A constant refrain from the Royals is that they can't afford to sign big ticket free agents, because a) they can't commit to a high salary level for one player, and/or b) they need payroll flexibility that doesn't allow them to commit to long-term deals. The Royals aren't going to sign the Carlos Beltran's of the world, but overall I think this argument is specious and gives the GM too much shelter. If the Royals continue to sign the high-risk, injury-prone, speculative one or two year deals in the $2 to $4 million range and they don't pan out (which has been the case with practically EVERY AB veteran acquisition), then they have prefabricated consolations built-in. They knew it was a risky signing, but it was reasonable given that the Royals aren't committed to much money or a long contract. Low-risk, high reward, so what's the harm? I have been sympathetic to this line of thinking until this season, but its become patently obvious that it doesn't work.

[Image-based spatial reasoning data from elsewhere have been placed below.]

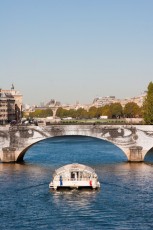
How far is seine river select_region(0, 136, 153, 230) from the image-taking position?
37.9 metres

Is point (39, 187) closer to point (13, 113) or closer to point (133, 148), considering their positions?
point (133, 148)

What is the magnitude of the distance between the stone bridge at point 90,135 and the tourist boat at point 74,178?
17104 millimetres

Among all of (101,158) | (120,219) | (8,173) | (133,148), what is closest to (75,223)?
(120,219)

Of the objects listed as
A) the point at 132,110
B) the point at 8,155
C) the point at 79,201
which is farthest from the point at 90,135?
the point at 132,110

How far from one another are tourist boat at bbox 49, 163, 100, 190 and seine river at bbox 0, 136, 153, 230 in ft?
3.08

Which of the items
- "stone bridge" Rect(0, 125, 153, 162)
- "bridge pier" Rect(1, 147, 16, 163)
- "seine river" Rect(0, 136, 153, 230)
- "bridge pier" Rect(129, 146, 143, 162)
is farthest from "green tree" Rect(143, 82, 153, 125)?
"bridge pier" Rect(1, 147, 16, 163)

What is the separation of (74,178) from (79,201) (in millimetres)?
5890

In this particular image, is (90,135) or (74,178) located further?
(90,135)

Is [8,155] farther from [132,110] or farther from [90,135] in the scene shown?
[132,110]

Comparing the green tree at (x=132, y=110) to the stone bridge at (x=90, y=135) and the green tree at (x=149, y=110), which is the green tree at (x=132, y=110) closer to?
the green tree at (x=149, y=110)

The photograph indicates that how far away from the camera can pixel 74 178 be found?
164 feet

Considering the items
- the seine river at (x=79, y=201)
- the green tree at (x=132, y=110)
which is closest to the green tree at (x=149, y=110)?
the seine river at (x=79, y=201)

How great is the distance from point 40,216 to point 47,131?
29462 mm

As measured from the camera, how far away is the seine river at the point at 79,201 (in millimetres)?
37938
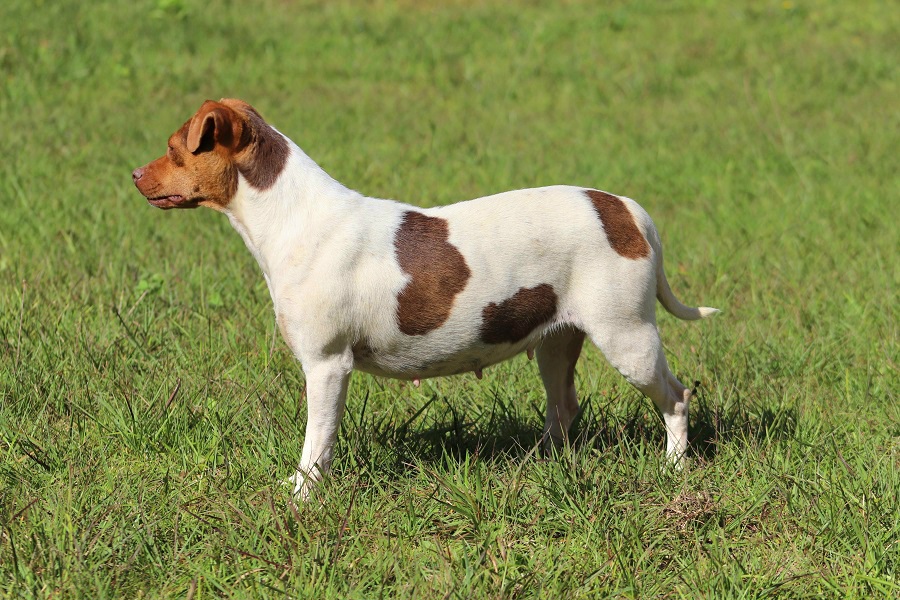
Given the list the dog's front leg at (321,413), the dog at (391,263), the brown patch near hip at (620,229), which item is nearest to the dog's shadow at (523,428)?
the dog's front leg at (321,413)

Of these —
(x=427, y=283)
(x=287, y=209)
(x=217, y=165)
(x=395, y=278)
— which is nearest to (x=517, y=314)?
(x=427, y=283)

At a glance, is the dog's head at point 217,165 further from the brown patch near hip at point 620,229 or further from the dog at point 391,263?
the brown patch near hip at point 620,229

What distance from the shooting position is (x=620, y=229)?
4.33 metres

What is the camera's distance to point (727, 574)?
3762mm

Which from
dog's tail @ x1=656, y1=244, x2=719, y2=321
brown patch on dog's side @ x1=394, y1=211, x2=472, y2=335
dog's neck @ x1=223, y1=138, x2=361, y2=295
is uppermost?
dog's neck @ x1=223, y1=138, x2=361, y2=295

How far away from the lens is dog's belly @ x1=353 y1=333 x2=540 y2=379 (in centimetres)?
421

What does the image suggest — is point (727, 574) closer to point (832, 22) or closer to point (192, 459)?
point (192, 459)

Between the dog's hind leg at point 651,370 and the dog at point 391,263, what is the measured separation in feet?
0.04

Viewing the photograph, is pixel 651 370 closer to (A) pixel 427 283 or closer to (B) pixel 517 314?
(B) pixel 517 314

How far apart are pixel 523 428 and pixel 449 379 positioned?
62 centimetres

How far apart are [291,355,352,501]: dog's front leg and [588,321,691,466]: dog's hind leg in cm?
103

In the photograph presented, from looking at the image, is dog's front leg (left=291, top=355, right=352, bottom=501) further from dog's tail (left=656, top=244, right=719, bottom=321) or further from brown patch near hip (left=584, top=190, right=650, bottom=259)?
dog's tail (left=656, top=244, right=719, bottom=321)

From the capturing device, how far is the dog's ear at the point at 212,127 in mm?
3977

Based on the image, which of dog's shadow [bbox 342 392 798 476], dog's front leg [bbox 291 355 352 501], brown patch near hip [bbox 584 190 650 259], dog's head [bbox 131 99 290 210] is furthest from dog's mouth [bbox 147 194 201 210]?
brown patch near hip [bbox 584 190 650 259]
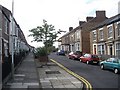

And its not about money. The Royals have demonstrated that they've perfectly willing to shell out between $8 to $12 million to sign borderline major league veterans every year, so there isn't any reason they couldn't sign a pitcher of Matt Clement-caliber to a 4 year, $40 million contract (accounting for the Royal premium) and fill in the other roster slots with the GOOD kind of free talent - minor league free agents - who will provide the same level of production as Eli Marrero.

The issue is that they REALLY can't afford to make a mistake with a high salary, long term contract (ahem, Mike Sweeney), but isn't the job of the GM to make the right decisions? How else do we evaluate them? The Twins are in the same low revenue pickle as the Royals, but they made two major commitments in the offseason for two very good pitchers. Maybe Radke will fall off a performance cliff, maybe Santana will blow out his shoulder. But its better to assume that risk than continue to spend $10 million on a gaggle of retread veterans.

Of course, all of this is about playing the hand they've dealt themselves the proper way. But in fact the Royals just haven't developed enough of their own talent to fill key positions, nor enough organization depth to use someone else to step in if the prospects in question don't pan out (which is very often the case). Ideally, they would use their payroll flexibility to retain impending free agents and pay arbitration-level salaries to quality players approaching free agency. But the Royals haven't developed enough good players to apply this method, so the Royals have to rely on cheap major and minor league free agents to fill these voids, and all things being equal this is a much less effective way to build a baseball team.